Exercise ->
Copy the inverse trigonometry solution below, from "Hint: Try to" up to and including "that it satisfies.".
**** Passage provided
Question

If $\tan \left( {{\cos }^{-1}}x \right)=\sin \left( {{\cot }^{-1}}\dfrac{1}{2} \right)$ then x is equal to –
(a). $\dfrac{1}{\sqrt{5}}$
(b). $\dfrac{2}{\sqrt{5}}$
(c). $\dfrac{3}{\sqrt{5}}$
(d). $\dfrac{\sqrt{5}}{3}$

Answer 1

Hint: Try to use the identity ${{\cos }^{-1}}x={{\tan }^{-1}}\left( \dfrac{\sqrt{1-{{x}^{2}}}}{x} \right)$ and then write $\tan \left( {{\cos }^{-1}}x \right)$ as $\tan \left( {{\tan }^{-1}}\dfrac{\sqrt{1-{{x}^{2}}}}{x} \right)$ or $\dfrac{\sqrt{1-{{x}^{2}}}}{x}$. After that use the identity ${{\cot }^{-1}}x={{\sin }^{-1}}\left( \dfrac{1}{\sqrt{1+{{x}^{2}}}} \right)$ and the write $\sin \left( {{\cot }^{-1}}x \right)$ as $\sin \left( {{\sin }^{-1}}\dfrac{1}{\sqrt{1+{{x}^{2}}}} \right)$ or $\dfrac{1}{\sqrt{1+{{x}^{2}}}}$. Hence do according to the question.

Complete step-by-step answer:

In the question we are given that the equation, $\tan \left( {{\cos }^{-1}}x \right)$ = $\sin \left( {{\cot }^{-1}}\dfrac{1}{2} \right)$ and we have to find the value of x such that it satisfies.
********
**** Extracted material
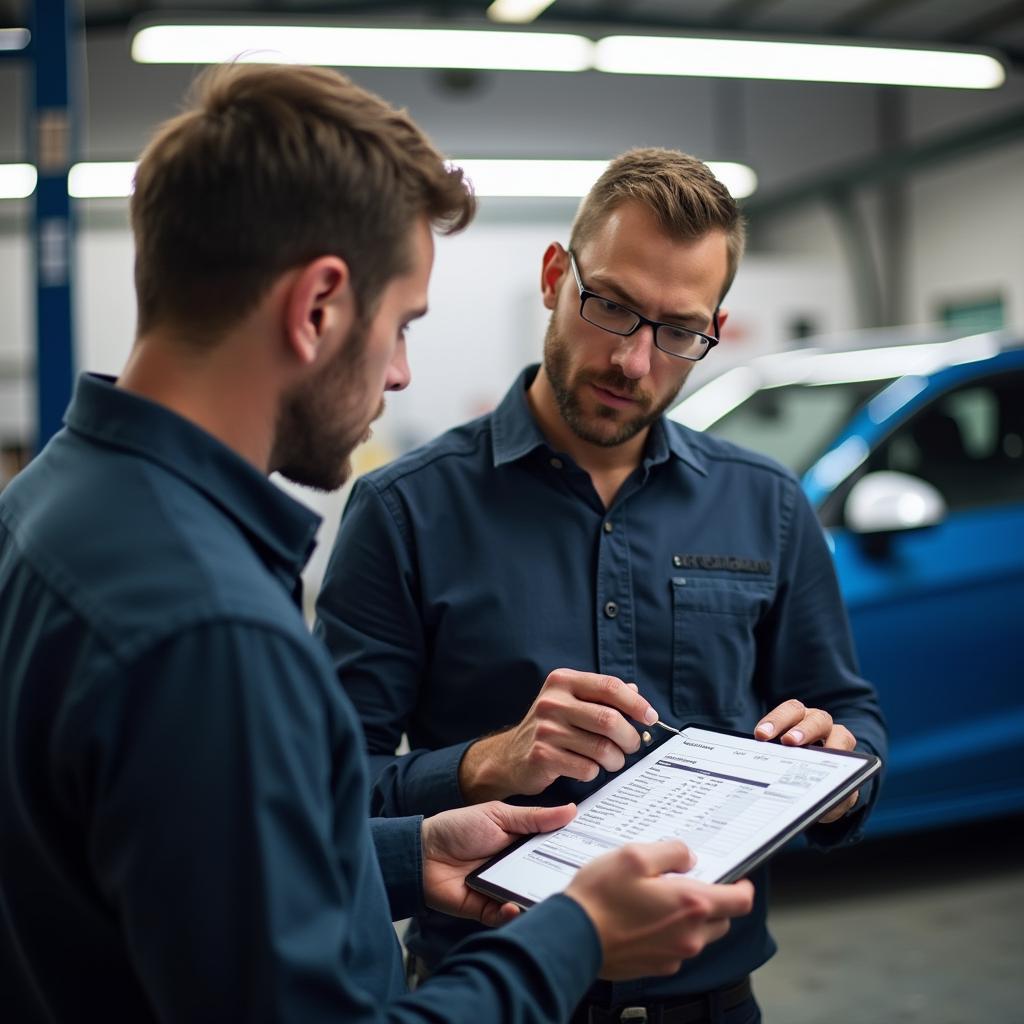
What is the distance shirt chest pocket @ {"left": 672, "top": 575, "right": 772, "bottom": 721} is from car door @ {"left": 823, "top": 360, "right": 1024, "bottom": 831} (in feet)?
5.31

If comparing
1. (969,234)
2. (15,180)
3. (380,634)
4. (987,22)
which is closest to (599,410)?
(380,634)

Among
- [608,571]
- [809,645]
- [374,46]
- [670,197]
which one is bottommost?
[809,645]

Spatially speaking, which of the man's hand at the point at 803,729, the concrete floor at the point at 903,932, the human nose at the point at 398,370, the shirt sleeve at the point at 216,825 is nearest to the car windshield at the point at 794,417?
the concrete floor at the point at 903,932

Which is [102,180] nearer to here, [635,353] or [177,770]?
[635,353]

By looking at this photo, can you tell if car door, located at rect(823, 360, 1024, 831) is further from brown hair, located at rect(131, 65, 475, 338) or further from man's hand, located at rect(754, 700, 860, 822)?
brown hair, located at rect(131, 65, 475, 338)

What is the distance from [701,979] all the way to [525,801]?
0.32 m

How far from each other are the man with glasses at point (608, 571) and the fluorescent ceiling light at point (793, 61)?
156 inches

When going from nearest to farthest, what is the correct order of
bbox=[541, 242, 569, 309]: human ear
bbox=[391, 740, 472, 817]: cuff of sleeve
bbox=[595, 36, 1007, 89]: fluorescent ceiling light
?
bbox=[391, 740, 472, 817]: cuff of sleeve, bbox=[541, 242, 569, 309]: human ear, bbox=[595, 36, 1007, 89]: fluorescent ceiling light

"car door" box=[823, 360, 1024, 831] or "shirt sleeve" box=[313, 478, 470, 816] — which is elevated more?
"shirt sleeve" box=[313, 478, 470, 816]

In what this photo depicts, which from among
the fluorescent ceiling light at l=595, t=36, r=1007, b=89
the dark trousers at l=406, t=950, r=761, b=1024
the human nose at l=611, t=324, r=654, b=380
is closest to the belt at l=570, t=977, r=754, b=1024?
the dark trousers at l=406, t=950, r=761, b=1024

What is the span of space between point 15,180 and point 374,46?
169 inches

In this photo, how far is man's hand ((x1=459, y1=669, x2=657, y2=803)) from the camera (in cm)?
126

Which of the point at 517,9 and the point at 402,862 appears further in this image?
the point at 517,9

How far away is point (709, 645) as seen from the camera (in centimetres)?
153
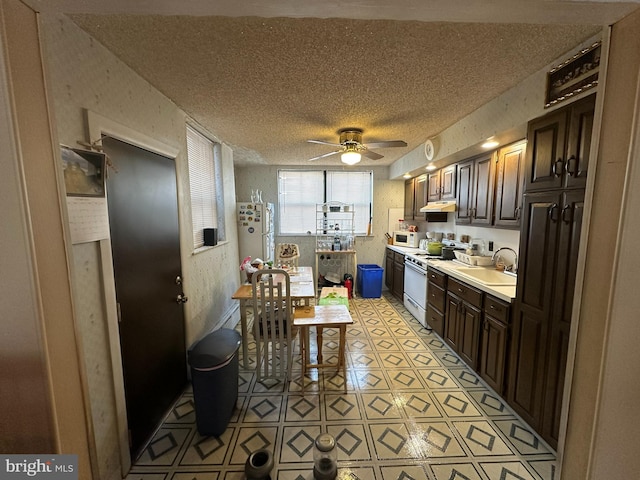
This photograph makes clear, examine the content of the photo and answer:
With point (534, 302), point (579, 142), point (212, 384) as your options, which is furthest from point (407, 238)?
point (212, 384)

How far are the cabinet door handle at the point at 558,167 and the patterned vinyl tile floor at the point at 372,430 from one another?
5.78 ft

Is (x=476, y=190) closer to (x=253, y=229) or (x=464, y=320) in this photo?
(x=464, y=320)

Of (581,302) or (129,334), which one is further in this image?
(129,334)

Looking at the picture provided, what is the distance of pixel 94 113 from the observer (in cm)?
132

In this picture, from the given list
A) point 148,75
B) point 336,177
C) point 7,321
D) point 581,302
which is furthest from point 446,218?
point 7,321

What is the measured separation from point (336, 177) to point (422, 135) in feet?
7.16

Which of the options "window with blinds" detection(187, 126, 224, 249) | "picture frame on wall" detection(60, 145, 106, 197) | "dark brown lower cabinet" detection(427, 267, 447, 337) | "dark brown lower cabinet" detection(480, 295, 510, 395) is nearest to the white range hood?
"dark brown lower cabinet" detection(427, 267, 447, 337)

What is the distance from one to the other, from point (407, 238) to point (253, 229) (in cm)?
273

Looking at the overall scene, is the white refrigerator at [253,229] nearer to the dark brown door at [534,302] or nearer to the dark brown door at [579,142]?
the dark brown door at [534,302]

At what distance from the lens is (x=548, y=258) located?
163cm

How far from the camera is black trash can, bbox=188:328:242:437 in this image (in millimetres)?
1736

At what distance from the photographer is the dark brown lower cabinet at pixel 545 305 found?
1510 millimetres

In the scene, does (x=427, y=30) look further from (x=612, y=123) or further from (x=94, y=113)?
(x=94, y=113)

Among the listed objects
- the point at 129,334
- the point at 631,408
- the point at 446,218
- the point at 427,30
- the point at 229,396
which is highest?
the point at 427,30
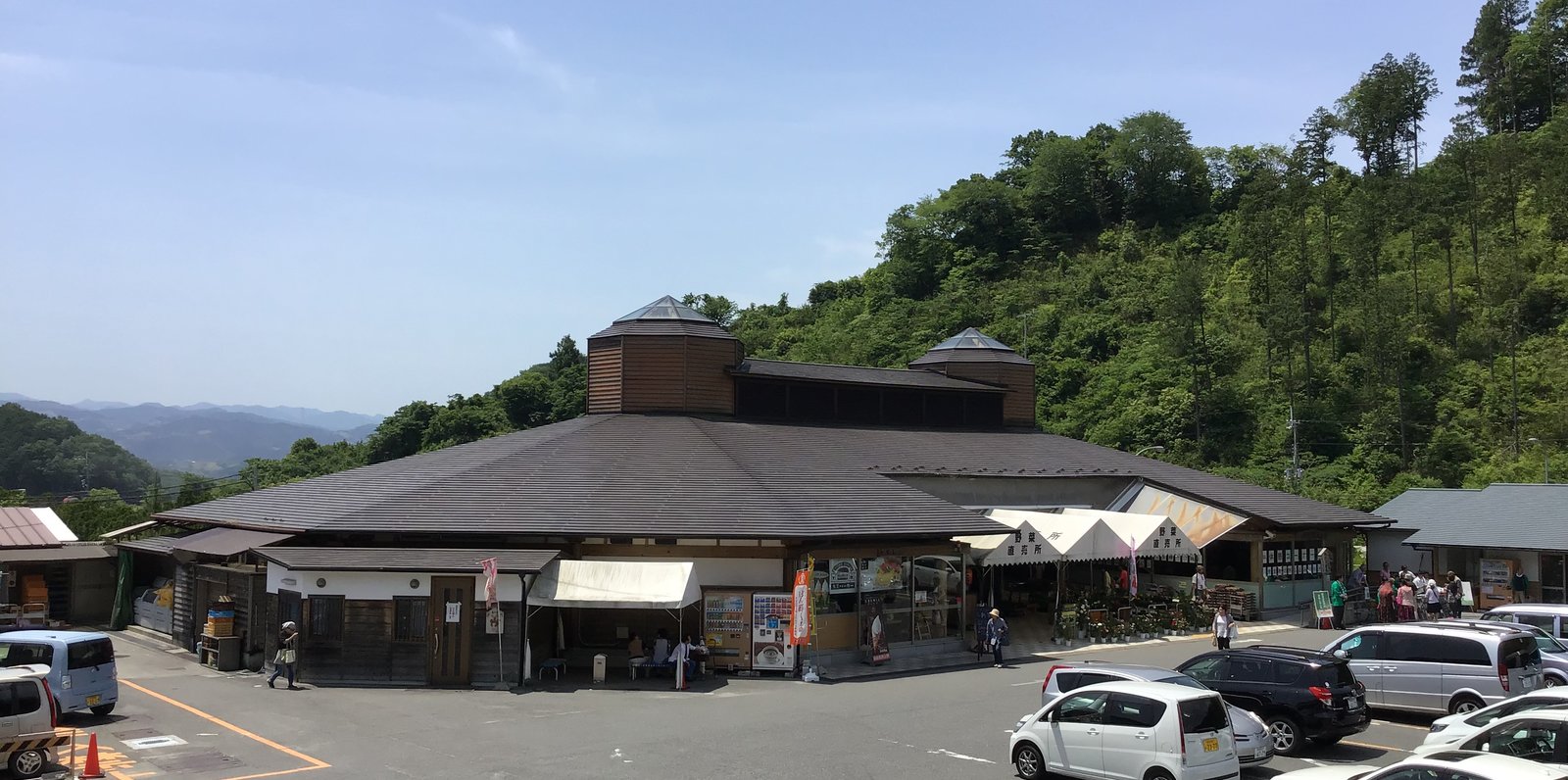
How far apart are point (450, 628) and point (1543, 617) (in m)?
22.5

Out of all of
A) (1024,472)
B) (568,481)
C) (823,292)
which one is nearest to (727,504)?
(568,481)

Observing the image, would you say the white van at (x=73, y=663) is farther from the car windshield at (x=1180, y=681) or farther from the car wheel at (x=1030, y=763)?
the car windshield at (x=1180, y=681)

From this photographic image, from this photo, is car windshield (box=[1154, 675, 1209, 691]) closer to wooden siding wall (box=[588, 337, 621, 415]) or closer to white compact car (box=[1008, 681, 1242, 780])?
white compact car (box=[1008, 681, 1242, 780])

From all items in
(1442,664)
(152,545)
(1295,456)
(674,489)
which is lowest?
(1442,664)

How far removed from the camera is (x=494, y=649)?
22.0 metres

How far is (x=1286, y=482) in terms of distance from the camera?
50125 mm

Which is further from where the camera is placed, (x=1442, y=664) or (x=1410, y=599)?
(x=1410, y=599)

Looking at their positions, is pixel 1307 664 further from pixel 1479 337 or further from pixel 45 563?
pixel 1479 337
********
Written solution ->
Hint: Try to use the identity ${{\cos }^{-1}}x={{\tan }^{-1}}\left( \dfrac{\sqrt{1-{{x}^{2}}}}{x} \right)$ and then write $\tan \left( {{\cos }^{-1}}x \right)$ as $\tan \left( {{\tan }^{-1}}\dfrac{\sqrt{1-{{x}^{2}}}}{x} \right)$ or $\dfrac{\sqrt{1-{{x}^{2}}}}{x}$. After that use the identity ${{\cot }^{-1}}x={{\sin }^{-1}}\left( \dfrac{1}{\sqrt{1+{{x}^{2}}}} \right)$ and the write $\sin \left( {{\cot }^{-1}}x \right)$ as $\sin \left( {{\sin }^{-1}}\dfrac{1}{\sqrt{1+{{x}^{2}}}} \right)$ or $\dfrac{1}{\sqrt{1+{{x}^{2}}}}$. Hence do according to the question.

Complete step-by-step answer:

In the question we are given that the equation, $\tan \left( {{\cos }^{-1}}x \right)$ = $\sin \left( {{\cot }^{-1}}\dfrac{1}{2} \right)$ and we have to find the value of x such that it satisfies.